» **Vorliegender Textauszug**
━━━━━━━━━━

Wort zur Zeit
Liebe Schwestern und Brüder in unserer Pfarrei St. Johannes Baptist Neheim und Voßwinkel,
durch das Münchener Missbrauchsgutachten ist erneut auf erschreckende Weise deutlich geworden, wie sehr
Menschen in unserer Kirche durch Priester Leid zugefügt worden ist, an dem sie ein Leben lang tragen. Das
aufgezeigte Versagen von Bischöfen angesichts der Straftaten durch Priester und die fehlende Sorge um die
Opfer hat viele in Kirche und Gesellschaft zurecht erschüttert. Ich habe mich an zwei Sonntagen in der Predigt zu dieser Thematik geäußert und möchte einige Gedanken dazu noch einmal auch hier veröffentlichen.
Die Kirche wird vom Apostel Paulus im ersten Korintherbrief (1Kor 12, 12-31a) mit einem Leib verglichen, der aus
vielen Gliedern besteht. Sie gehören alle zusammen und sind aufeinander angewiesen. Dort heißt es u.a.: „Wenn
ein Glied leidet, dann leiden alle anderen Glieder mit.“ Die Last dieser Missbrauchstaten lastet schwer auf dem
Leib der Kirche und macht nicht nur mich zornig und auch fassungslos. Wir leiden mit den Menschen, die Opfer
von sexuellem, geistlichem und Machtmissbrauch geworden sind. Wir leiden an der Kirche, in der sich Bischöfe
und auch ein emeritierter Papst so schwer tun, eigene Schuld und Versagen einzugestehen. Dabei gehört das
Wissen um die eigene Schuldverflochtenheit doch zu den Grundüberzeugungen unseres Glaubens. Warum ist es
so schwer, deutlich zu sagen: „Ich bekenne Gott dem Allmächtigen und allen Brüdern und Schwestern, dass ich
Gutes unterlassen und Böses getan habe. Ich habe gesündigt in Gedanken, Worten und Werken, durch meine
Schuld…“ Und es tut mir aufrichtig leid!
Sicher zeigen wir lieber die guten Seiten unseres Lebens und Schuld und Versagen einzugestehen, fällt uns
schwer. Aber es ist doch letztlich befreiend, dies vor Gott zu bekennen und sich seinem Erbarmen auszusetzen,
damit ein Neuanfang möglich ist. Das mag schmerzhaft sein, aber eben auch reinigend und befreiend. „Der Eiter
muss raus!“ diesen Satz des Altbischofs von Erfurt, Joachim Wanke, bei einer Dekanatskonferenz in Sundern,
nachdem der Missbrauch in der Kirche in Deutschland 2010 öffentlich gemacht wurde, hat sich mir eingeprägt.

━━━━━━━━━━

» **Gegebene Daten**
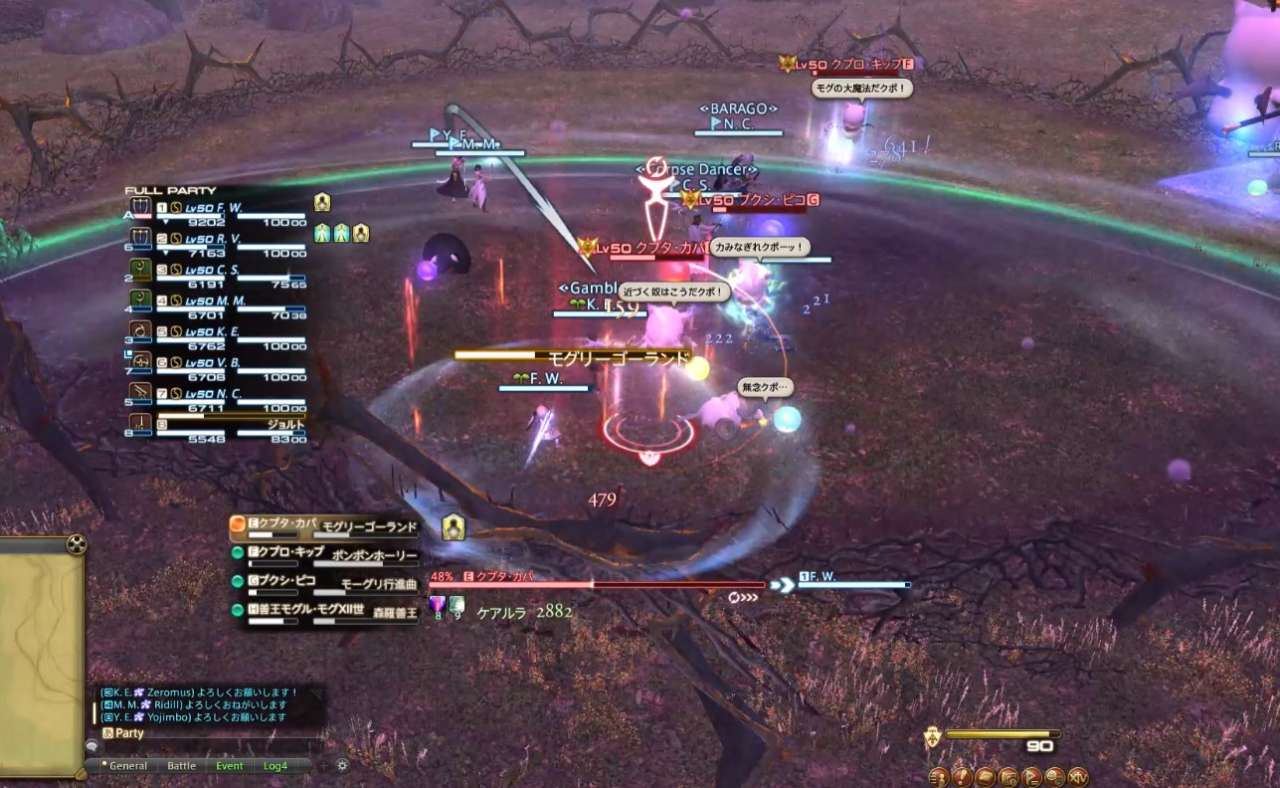 善王モグル モグxii世討滅戦 初心者でも安心の攻略ガイド 年版 Ff14予習室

━━━━━━━━━━

» **Deine Aufgabe**
Gib aus dem Brief an die Pfarrei den Abschnitt von „Wort zur Zeit“ bis einschließlich „auch hier veröffentlichen.“ wortgetreu wieder.

» **Lösung**
Wort zur Zeit
Liebe Schwestern und Brüder in unserer Pfarrei St. Johannes Baptist Neheim und Voßwinkel,
durch das Münchener Missbrauchsgutachten ist erneut auf erschreckende Weise deutlich geworden, wie sehr
Menschen in unserer Kirche durch Priester Leid zugefügt worden ist, an dem sie ein Leben lang tragen. Das
aufgezeigte Versagen von Bischöfen angesichts der Straftaten durch Priester und die fehlende Sorge um die
Opfer hat viele in Kirche und Gesellschaft zurecht erschüttert. Ich habe mich an zwei Sonntagen in der Predigt zu dieser Thematik geäußert und möchte einige Gedanken dazu noch einmal auch hier veröffentlichen.